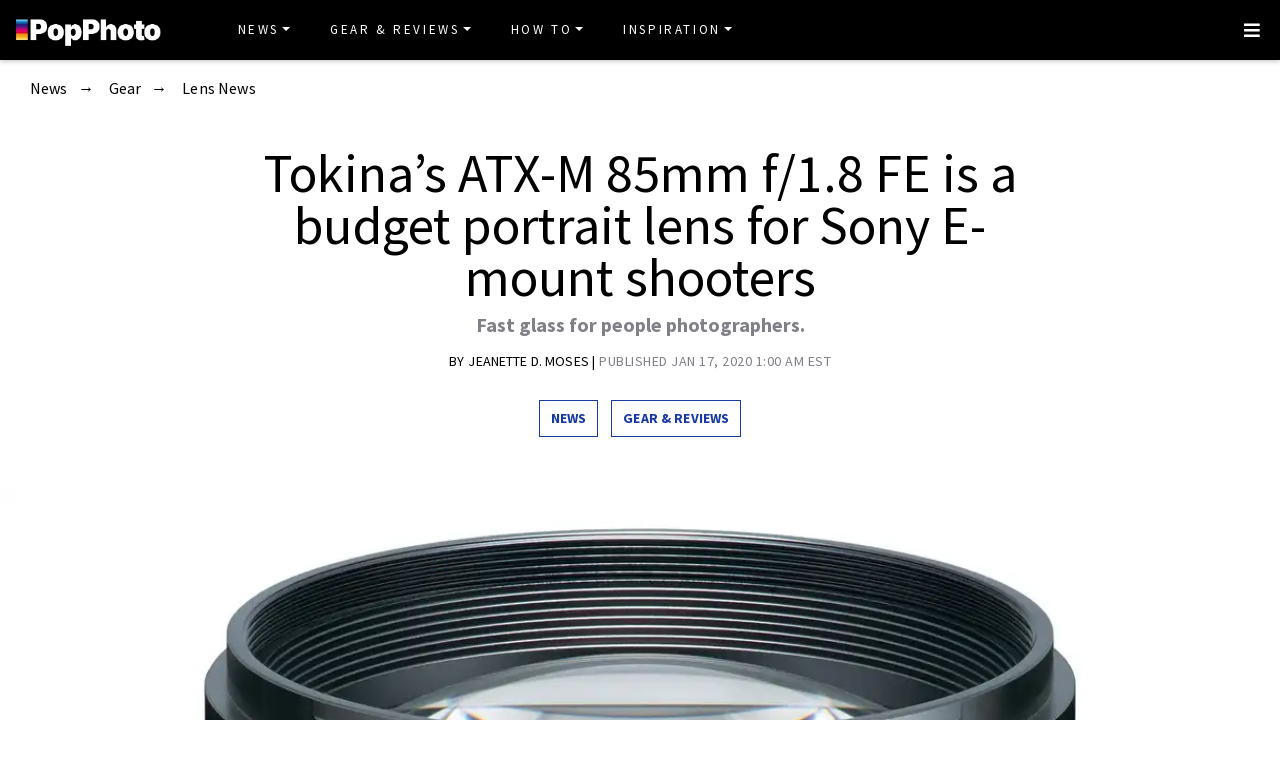

--- FILE ---
content_type: text/plain; charset=utf-8
request_url: https://tag.wknd.ai/5209/i.js
body_size: 2319
content:
(function() { function bxBootstrap() {
	var re = /bot|crawl|slurp|spider|mediapartners|headlesschrome|snap-prefetch|remotasks|woorank|uptime\.com|facebookexternalhit|facebookcatalog/i;
	if (re.test(navigator.userAgent) || navigator.userAgent == '') {
		return;
	}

::::::::

_TASK INSTRUCTIONS_. Copy exactly the lines above, from the one containing "body_size: 2319" through the very last line.

_THE ANSWER_.
body_size: 2319
content:
(function() { function bxBootstrap() {
	var re = /bot|crawl|slurp|spider|mediapartners|headlesschrome|snap-prefetch|remotasks|woorank|uptime\.com|facebookexternalhit|facebookcatalog/i;
	if (re.test(navigator.userAgent) || navigator.userAgent == '') {
		return;
	}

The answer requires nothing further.